Aufgaben ▸
(1) Gib aus dem Textauszug den Abschnitt von „Mit Straferkenntnis des“ bis „BGBl. Nr. 234/1972, begangen.“ wortgetreu wieder.
(2) An welchem Datum führte das Arbeitsinspektorat Graz laut dem Textauszug die Kontrolle auf der Baustelle durch?
(3) Schreibe den Textauszug über die Strafen wegen der ungesicherten Künette im Anschluss an seinen letzten Satz weiter.

Textauszug ▸
----------

Der angefochtene Bescheid wird, insoweit er die Entscheidung enthält, dass die Berufung vom 9. März 1981 nicht dem Beschwerdeführer zuzurechnen ist, wegen Rechtswidrigkeit infolge Verletzung von Verfahrensvorschriften aufgehoben.

Der Bund hat dem Beschwerdeführer Aufwendungen in der Höhe von S 8.510,-- binnen zwei Wochen bei sonstiger Exekution zu ersetzen.

Das Mehrbegehren wird abgewiesen.

Begründung

Mit Straferkenntnis des Bürgermeisters der Landeshauptstadt Graz vom 9. Februar 1981, Zl. A 4-St. 726/1980/103, (im Akt als "K I" bezeichnet) wurde der Beschwerdeführer schuldig erkannt, er habe dadurch, "dass er als handelsrechtlich Verantwortlicher der Firma Dipl. Ing. NN Ges.m.b.H., wie bei einer Kontrolle durch das Arbeitsinspektorat Graz am 15. Oktober 1980 festgestellt wurde, auf seiner Baustelle in der R-straße im Bereich des Berlinerringes in einer ca. 25 m langen und ca. 1,40 m tiefen Künette in der zum Zeitpunkt der Kontrolle 2 Arbeiter arbeiteten, in Betrieb hatte, ohne dass irgendwelche Sicherheitsmaßnahmen gegen den Einsturz der Künette getroffen waren", eine Verwaltungsübertretung nach § 16 Abs. 4 der Bauarbeiterschutzverordnung, BGBl. Nr. 267/1954, in der geltenden Fassung in Verbindung mit § 33 Abs. 1 Z. 12 des Arbeitnehmerschutzgesetzes, BGBl. Nr. 234/1972, begangen.

Mit drei weiteren, unter derselben Geschäftszahl ergangenen Straferkenntnissen vom 4. Februar 1981 wurde der Beschwerdeführer weiters schuldig erkannt, er habe unter denselben Begleitumständen dadurch, dass er nicht dafür Sorge getragen habe, dass den Arbeitern bei der Arbeit in der Künette Schutzhelme zur Verfügung standen, eine Verwaltungsübertretung nach § 52 Abs. 9 der Bauarbeiterschutzverordnung in Verbindung mit § 44 der Allgemeinen Dienstnehmerschutzverordnung, BGBl. Nr. 265/1951, in Verbindung mit § 33 Abs. 1 lit. a Z. 10 des Arbeitnehmerschutzgesetzes (im Akt als "K II" bezeichnet), weiters

dadurch, dass er eine Baustelle betrieben habe, bei der eine Einstiegleiter zum Ein- und Aussteigen in die Künette nicht vorhanden gewesen sei, eine Verwaltungsübertretung nach § 6 Abs. 1 und § 17 Abs. 3 der Bauarbeiterschutzverordnung in Verbindung mit § 30 Abs. 1 lit. a Z. 12 des Arbeitnehmerschutzgesetzes (im Akt als "K III" bezeichnet) und schließlich

dadurch, dass er eine Baustelle betrieben habe, an der das Aushubmaterial unvorschriftsmäßig unmittelbar am Künettenrand gelagert gewesen sei, eine Verwaltungsübertretung nach § 16 Abs. 1 der Bauarbeiterschutzverordnung in Verbindung mit § 30 Abs. 1 lit.a Z. 12 des Arbeitnehmerschutzgesetzes (im Akt als "K III" bezeichnet),

begangen.

----------

Vorliegende Daten ▸
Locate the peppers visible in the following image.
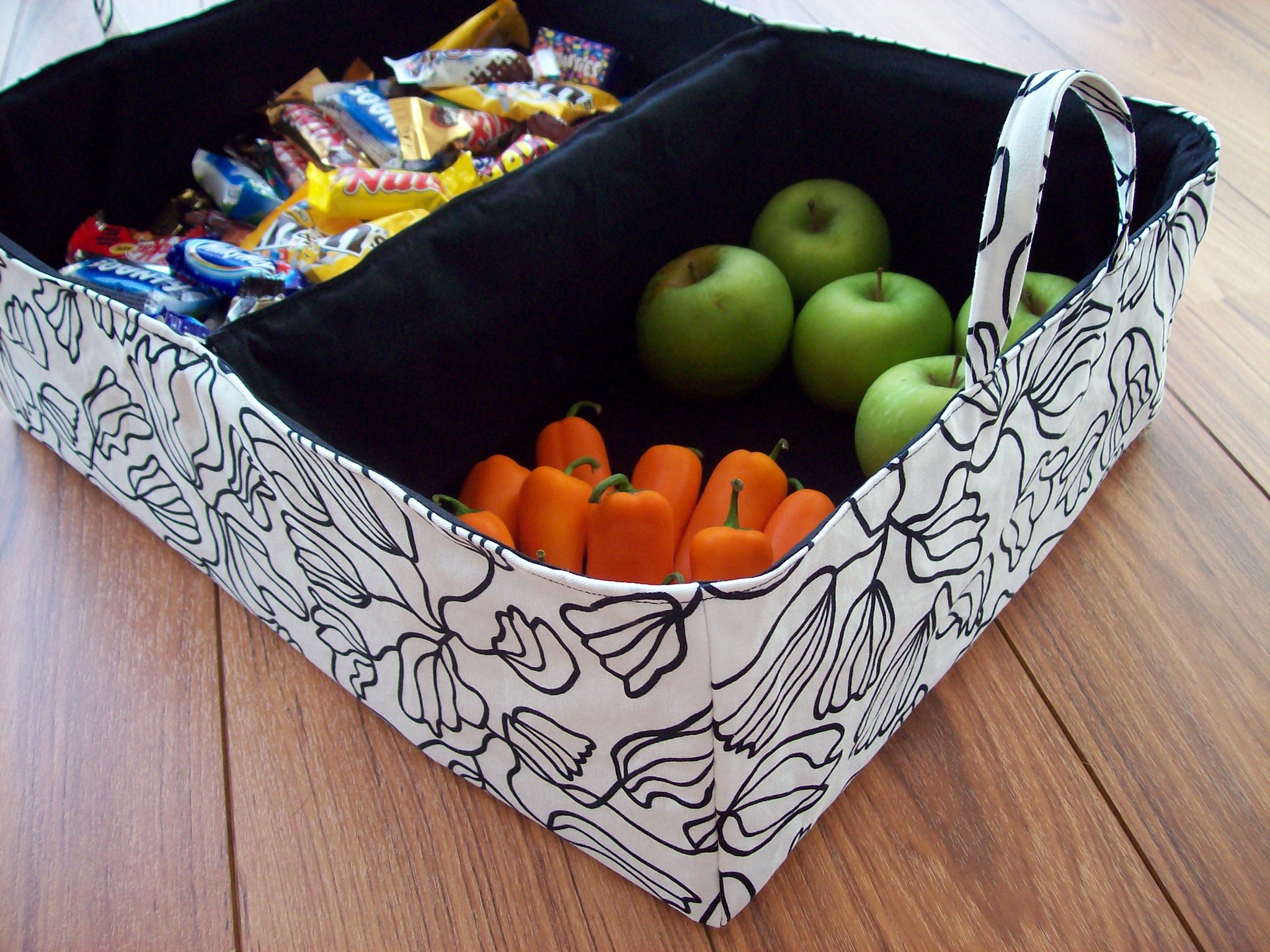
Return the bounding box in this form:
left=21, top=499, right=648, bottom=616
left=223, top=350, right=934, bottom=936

----------

Antworten ▸
(1)
Mit Straferkenntnis des Bürgermeisters der Landeshauptstadt Graz vom 9. Februar 1981, Zl. A 4-St. 726/1980/103, (im Akt als "K I" bezeichnet) wurde der Beschwerdeführer schuldig erkannt, er habe dadurch, "dass er als handelsrechtlich Verantwortlicher der Firma Dipl. Ing. NN Ges.m.b.H., wie bei einer Kontrolle durch das Arbeitsinspektorat Graz am 15. Oktober 1980 festgestellt wurde, auf seiner Baustelle in der R-straße im Bereich des Berlinerringes in einer ca. 25 m langen und ca. 1,40 m tiefen Künette in der zum Zeitpunkt der Kontrolle 2 Arbeiter arbeiteten, in Betrieb hatte, ohne dass irgendwelche Sicherheitsmaßnahmen gegen den Einsturz der Künette getroffen waren", eine Verwaltungsübertretung nach § 16 Abs. 4 der Bauarbeiterschutzverordnung, BGBl. Nr. 267/1954, in der geltenden Fassung in Verbindung mit § 33 Abs. 1 Z. 12 des Arbeitnehmerschutzgesetzes, BGBl. Nr. 234/1972, begangen.

(2) Die Kontrolle fand am 15. Oktober 1980 statt.

(3)
Am 10. März 1981 (das ist nach der Aktenlage rechtzeitig) langte beim Magistrat Graz eine auf Briefpapier mit dem Briefkopf "Hoch- Tief- Eisenbahnbau Dipl. Ing. NN Ges.m.b.H." geschriebene Eingabe vom 9. März 1981 ein, in der es unter Bezugnahme auf die Geschäftszahl der vier oben erwähnten Straferkenntnisse unter anderem heißt:

"Wir berufen gegen die o.a. Straferkenntnisse aus folgenden Gründen: ..."

Diese Eingabe ist vom Beschwerdeführer eigenhändig unterschrieben; der Unterschrift ist eine Stampiglie des Wortlautes "Dipl.Ing. NN Ges.m.b.H. Hoch- Tief- Eisenbahnbau ..."

beigefügt.

Mit Bescheid vom 28. Oktober 1981 wies der Landeshauptmann von Steiermark "die gegen die beiden Straferkenntnisse des Magistrates Graz, Gewerbeamt, vom 4. Februar 1981, GZ A 4-St 726/1980/103, und das Straferkenntnis vom 9. Februar 1981, GZ A 4- St 726/1980/103, erhobene Berufung der durch den Geschäftsführer Dipl. Ing. NN vertretenen Dipl. Ing. NN Gesellschaft m.b.H. vom 9. März 1981" als unzulässig zurück. (Hiezu geht aus einem Schreiben des Landeshauptmannes von Steiermark an den Magistrat Graz vom 24. März 1981 hervor, dass die belangte Behörde den mit "K II" bezeichneten Bescheid als nicht angefochten und daher rechtskräftig ansah.)

In der Begründung ihrer Berufungsentscheidung führte die belangte Behörde nach Wiedergabe des Verwaltungsgeschehens und des Berufungsvorbringens im wesentlichen aus, den angefochtenen Straferkenntnissen sei eindeutig zu entnehmen, dass sich dieselben gegen Dipl. Ing. NN als handelsrechtlich Verantwortlichem der Firma Dipl. Ing. NN Ges.m.b.H. richteten. Demgegenüber sei die vorliegende Berufung vom 9. März 1981 nicht vom Beschuldigten Dipl. Ing. NN persönlich als verantwortlicher Einzelperson im Sinne des § 9 VStG 1950, sondern von ihm als handlungs- und zeichnungsberechtigtem Vertreter der im Handelsregister eingetragenen Dipl. Ing. NN Ges.m.b.H. eingebracht worden. Die genannte Gesellschaft sei jedoch zur Einbringung eines Rechtsmittels bzw. ganz allgemein zur Vornahme von Rechtshandlungen im Gegenstand nicht berechtigt, weil gegen sie wegen der Dipl. Ing. NN zur Last gelegten Tatbestände nach der Bauarbeiterschutzverordnung - zu Recht - ein Verfahren nicht durchgeführt worden sei. Die gegen die drei Straferkenntnisse des "Magistrates Graz" vom 4. bzw. 9. Februar 1981 gerichtete Berufung der Dipl. Ing. NN Ges.m.b.H. sei daher mangels Legitimation zur Erhebung dieses Rechtsmittels zurückzuweisen gewesen.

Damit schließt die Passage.